Secondo l’osservatorio di AutosScout24, a Roma, nel solo 2025, i passaggi di proprietà sono stati 228.508, con un aumento del 2,9% rispetto all’anno precedente: un dato che racconta meglio di qualsiasi slogan le difficoltà di chi si muove ogni giorno tra lavoro, famiglia e vincoli ambientali sempre più stringenti.
A tenere banco è soprattutto il paradosso del diesel. Nonostante la Ztl Fascia Verde sia ormai un dedalo di divieti e deroghe temporanee, il gasolio resta la motorizzazione più cercata dai romani, con il 43,7% delle preferenze.
Dal 1° novembre 2025 è entrato in vigore il divieto di circolazione per i diesel fino a Euro 3, mentre lo stop a Euro 4 ed Euro 5 è stato congelato solo grazie all’intervento della Regione Lazio.

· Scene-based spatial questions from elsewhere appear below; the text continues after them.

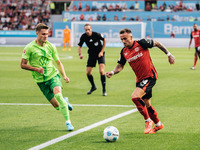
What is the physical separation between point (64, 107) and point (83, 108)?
2.61 m

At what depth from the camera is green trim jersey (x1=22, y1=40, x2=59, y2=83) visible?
7.74 m

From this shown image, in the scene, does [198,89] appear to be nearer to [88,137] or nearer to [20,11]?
[88,137]

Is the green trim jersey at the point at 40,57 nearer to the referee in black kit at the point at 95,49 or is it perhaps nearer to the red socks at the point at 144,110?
the red socks at the point at 144,110

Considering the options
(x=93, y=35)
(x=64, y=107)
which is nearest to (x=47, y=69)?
(x=64, y=107)

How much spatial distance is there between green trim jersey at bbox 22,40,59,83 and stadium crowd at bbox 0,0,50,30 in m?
42.2

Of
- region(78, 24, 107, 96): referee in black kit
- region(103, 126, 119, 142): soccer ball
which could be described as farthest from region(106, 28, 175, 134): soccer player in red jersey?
region(78, 24, 107, 96): referee in black kit

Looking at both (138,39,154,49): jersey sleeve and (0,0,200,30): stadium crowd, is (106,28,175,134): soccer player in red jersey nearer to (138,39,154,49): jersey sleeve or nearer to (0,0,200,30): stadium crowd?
(138,39,154,49): jersey sleeve

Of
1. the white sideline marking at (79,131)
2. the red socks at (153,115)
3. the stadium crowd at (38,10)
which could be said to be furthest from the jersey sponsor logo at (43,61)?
the stadium crowd at (38,10)

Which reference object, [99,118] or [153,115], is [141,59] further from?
[99,118]

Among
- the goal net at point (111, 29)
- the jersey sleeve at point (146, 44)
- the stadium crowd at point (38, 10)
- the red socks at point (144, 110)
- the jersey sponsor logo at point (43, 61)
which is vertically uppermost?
the jersey sleeve at point (146, 44)

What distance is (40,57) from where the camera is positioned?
784 cm

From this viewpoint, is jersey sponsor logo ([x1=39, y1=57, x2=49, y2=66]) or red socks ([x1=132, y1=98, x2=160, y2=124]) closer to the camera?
red socks ([x1=132, y1=98, x2=160, y2=124])

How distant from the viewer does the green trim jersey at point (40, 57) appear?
7.74 m

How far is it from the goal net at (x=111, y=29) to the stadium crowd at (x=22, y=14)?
28.0 feet
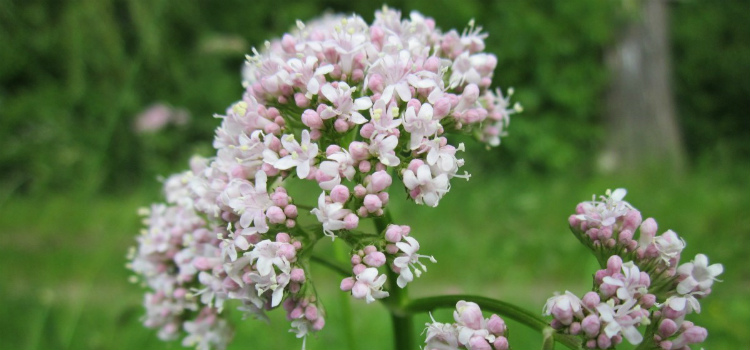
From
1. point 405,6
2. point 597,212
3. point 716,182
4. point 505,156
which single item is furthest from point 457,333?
point 405,6

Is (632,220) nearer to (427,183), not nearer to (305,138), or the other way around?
(427,183)

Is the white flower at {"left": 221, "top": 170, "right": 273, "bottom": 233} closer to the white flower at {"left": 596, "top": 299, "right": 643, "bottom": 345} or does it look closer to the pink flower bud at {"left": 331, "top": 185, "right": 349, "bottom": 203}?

Una tregua fragile, che lascia aperta l’incognita per tutto il 2026 e alimenta l’incertezza di migliaia di automobilisti.
Le alternative, per ora, faticano a decollare. L’elettrico resta una nicchia, fermo al 2,1% del mercato, frenato da costi elevati e infrastrutture ancora insufficienti.
Meglio va all’ibrido, che conquista il 13,1% delle preferenze, ma senza riuscire a colmare il vuoto lasciato dal caro-auto.
Il risultato è un mercato dell’usato che si muove su un equilibrio instabile: i prezzi tra il 2024 e il 2025 si sono stabilizzati intorno ai 19.990 euro, ma la prospettiva resta scoraggiante.
In media, un’auto oggi costa il 40% in più rispetto al 2019, una soglia che spinge molti acquirenti verso modelli più vecchi, meno costosi ma anche più esposti ai blocchi del traffico.
Le scelte dei romani fotografano questa realtà senza sconti. In cima alle preferenze c’è la Smart ForTwo, regina dell’usato e prima anche tra le elettriche.
Tra le ibride domina la Toyota Yaris, mentre per chi deve macinare chilometri fuori città resistono berline e utilitarie diesel, considerate ancora affidabili e convenienti.
Una mappa dell’automobile che racconta un disagio silenzioso: quello di una mobilità sempre più cara, costretta a fare i conti con il portafoglio prima ancora che con l’ambiente.